*WORK INSTRUCTIONS:*
Nothing past the line containing "If you need" belongs in the output. Copy exactly every line of the data below from the first up to and including it.

----------

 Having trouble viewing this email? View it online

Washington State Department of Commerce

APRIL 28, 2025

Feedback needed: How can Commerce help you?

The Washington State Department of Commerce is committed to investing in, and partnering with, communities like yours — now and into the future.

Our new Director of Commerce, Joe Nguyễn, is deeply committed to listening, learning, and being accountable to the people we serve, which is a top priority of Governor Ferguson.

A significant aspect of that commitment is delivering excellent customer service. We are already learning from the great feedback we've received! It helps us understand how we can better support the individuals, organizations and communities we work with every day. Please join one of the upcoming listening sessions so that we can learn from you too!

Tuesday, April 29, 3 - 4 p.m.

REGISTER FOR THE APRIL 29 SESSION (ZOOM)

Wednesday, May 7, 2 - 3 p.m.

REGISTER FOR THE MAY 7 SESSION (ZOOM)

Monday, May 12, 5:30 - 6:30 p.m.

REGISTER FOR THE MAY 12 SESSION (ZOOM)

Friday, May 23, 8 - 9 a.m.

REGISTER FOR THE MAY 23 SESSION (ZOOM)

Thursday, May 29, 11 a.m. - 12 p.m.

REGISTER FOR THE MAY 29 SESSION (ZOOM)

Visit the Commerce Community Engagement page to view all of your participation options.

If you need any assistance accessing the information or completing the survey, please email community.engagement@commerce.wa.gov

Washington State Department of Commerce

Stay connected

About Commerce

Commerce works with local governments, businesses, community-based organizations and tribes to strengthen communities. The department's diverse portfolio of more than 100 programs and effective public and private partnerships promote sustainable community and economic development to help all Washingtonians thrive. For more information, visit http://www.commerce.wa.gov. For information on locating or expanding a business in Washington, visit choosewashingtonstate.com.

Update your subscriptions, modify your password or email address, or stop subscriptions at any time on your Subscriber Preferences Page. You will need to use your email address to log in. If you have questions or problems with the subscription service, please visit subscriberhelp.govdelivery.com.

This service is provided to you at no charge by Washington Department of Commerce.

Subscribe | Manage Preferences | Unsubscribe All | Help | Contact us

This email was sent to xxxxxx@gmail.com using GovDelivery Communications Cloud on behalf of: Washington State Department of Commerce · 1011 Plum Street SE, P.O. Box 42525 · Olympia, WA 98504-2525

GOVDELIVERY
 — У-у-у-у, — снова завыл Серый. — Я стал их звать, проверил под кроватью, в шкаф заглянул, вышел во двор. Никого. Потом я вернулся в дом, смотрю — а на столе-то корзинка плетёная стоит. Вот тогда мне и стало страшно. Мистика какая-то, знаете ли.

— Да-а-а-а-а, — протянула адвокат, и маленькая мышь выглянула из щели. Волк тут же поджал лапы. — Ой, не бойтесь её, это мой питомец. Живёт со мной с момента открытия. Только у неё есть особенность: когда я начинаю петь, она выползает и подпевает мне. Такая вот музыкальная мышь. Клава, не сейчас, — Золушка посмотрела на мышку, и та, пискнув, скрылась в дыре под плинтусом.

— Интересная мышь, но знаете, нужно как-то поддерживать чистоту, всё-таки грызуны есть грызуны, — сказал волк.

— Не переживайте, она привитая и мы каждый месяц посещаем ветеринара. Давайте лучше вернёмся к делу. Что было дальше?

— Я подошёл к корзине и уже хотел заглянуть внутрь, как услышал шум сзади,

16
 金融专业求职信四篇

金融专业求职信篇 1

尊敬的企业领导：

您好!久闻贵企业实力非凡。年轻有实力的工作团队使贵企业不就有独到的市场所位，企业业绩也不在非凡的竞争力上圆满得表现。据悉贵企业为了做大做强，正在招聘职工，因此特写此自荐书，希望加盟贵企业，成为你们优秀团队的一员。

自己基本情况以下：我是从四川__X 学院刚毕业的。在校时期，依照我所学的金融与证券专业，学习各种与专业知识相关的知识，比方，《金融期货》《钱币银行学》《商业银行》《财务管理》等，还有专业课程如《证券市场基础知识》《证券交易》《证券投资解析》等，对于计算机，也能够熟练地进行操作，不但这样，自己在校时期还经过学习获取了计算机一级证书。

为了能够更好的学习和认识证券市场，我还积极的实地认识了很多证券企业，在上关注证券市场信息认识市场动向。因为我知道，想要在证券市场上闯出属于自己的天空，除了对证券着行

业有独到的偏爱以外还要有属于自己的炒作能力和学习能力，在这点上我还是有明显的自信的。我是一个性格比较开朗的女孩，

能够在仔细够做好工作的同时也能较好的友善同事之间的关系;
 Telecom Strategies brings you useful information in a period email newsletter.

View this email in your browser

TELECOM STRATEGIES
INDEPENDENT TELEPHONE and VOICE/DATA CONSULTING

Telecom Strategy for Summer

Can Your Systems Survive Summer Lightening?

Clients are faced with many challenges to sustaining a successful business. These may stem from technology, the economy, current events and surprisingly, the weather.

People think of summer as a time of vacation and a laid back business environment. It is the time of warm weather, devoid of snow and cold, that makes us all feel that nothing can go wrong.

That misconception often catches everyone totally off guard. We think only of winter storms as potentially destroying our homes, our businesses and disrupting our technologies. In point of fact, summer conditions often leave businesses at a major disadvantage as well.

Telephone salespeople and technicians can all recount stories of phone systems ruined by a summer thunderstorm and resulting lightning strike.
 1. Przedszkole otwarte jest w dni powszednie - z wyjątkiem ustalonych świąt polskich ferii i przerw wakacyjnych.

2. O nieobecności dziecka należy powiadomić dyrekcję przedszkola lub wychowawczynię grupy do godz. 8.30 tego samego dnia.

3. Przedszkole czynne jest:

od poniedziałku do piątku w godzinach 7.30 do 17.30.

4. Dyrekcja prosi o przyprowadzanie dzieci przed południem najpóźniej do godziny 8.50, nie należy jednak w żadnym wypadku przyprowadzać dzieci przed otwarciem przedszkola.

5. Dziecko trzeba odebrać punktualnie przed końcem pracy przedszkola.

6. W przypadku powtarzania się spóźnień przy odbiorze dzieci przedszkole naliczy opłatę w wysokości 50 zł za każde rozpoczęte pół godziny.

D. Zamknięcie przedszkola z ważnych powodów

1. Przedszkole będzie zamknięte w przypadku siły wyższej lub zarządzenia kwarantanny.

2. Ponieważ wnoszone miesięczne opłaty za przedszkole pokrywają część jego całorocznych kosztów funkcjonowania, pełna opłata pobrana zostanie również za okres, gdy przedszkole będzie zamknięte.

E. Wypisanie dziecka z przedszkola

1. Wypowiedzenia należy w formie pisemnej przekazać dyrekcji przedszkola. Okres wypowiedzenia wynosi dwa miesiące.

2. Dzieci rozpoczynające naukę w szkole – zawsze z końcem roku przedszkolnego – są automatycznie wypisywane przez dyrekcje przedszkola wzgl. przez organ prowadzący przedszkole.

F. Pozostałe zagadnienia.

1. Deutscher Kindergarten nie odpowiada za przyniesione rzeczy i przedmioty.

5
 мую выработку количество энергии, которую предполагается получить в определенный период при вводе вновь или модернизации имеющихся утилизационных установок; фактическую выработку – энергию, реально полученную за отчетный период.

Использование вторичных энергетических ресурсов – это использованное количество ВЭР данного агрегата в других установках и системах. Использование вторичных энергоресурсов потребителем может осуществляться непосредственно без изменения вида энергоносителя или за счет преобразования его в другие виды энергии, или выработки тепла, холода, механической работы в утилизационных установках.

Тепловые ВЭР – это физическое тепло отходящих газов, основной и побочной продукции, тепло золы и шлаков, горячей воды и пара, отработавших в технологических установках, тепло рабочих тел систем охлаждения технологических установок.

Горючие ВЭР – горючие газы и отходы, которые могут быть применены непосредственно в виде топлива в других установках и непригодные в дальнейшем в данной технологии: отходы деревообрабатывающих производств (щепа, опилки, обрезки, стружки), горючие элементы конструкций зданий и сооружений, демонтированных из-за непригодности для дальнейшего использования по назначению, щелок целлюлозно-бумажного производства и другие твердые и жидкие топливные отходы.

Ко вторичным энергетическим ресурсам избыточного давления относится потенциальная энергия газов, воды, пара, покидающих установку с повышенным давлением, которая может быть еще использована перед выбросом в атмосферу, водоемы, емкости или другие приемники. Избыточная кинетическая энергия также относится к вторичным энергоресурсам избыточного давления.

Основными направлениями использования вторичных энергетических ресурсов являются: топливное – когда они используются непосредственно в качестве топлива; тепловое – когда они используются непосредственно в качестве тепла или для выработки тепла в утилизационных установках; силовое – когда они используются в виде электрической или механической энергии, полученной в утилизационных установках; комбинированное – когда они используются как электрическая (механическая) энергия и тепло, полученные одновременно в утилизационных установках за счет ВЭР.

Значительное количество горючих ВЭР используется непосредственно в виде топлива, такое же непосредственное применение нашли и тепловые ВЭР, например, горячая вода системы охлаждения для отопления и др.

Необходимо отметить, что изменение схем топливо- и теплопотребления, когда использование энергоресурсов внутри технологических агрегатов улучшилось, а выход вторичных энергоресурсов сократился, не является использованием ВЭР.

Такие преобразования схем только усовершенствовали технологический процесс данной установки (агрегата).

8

----------

*TASK SOLUTION:*
 Having trouble viewing this email? View it online

Washington State Department of Commerce

APRIL 28, 2025

Feedback needed: How can Commerce help you?

The Washington State Department of Commerce is committed to investing in, and partnering with, communities like yours — now and into the future.

Our new Director of Commerce, Joe Nguyễn, is deeply committed to listening, learning, and being accountable to the people we serve, which is a top priority of Governor Ferguson.

A significant aspect of that commitment is delivering excellent customer service. We are already learning from the great feedback we've received! It helps us understand how we can better support the individuals, organizations and communities we work with every day. Please join one of the upcoming listening sessions so that we can learn from you too!

Tuesday, April 29, 3 - 4 p.m.

REGISTER FOR THE APRIL 29 SESSION (ZOOM)

Wednesday, May 7, 2 - 3 p.m.

REGISTER FOR THE MAY 7 SESSION (ZOOM)

Monday, May 12, 5:30 - 6:30 p.m.

REGISTER FOR THE MAY 12 SESSION (ZOOM)

Friday, May 23, 8 - 9 a.m.

REGISTER FOR THE MAY 23 SESSION (ZOOM)

Thursday, May 29, 11 a.m. - 12 p.m.

REGISTER FOR THE MAY 29 SESSION (ZOOM)

Visit the Commerce Community Engagement page to view all of your participation options.

If you need any assistance accessing the information or completing the survey, please email community.engagement@commerce.wa.gov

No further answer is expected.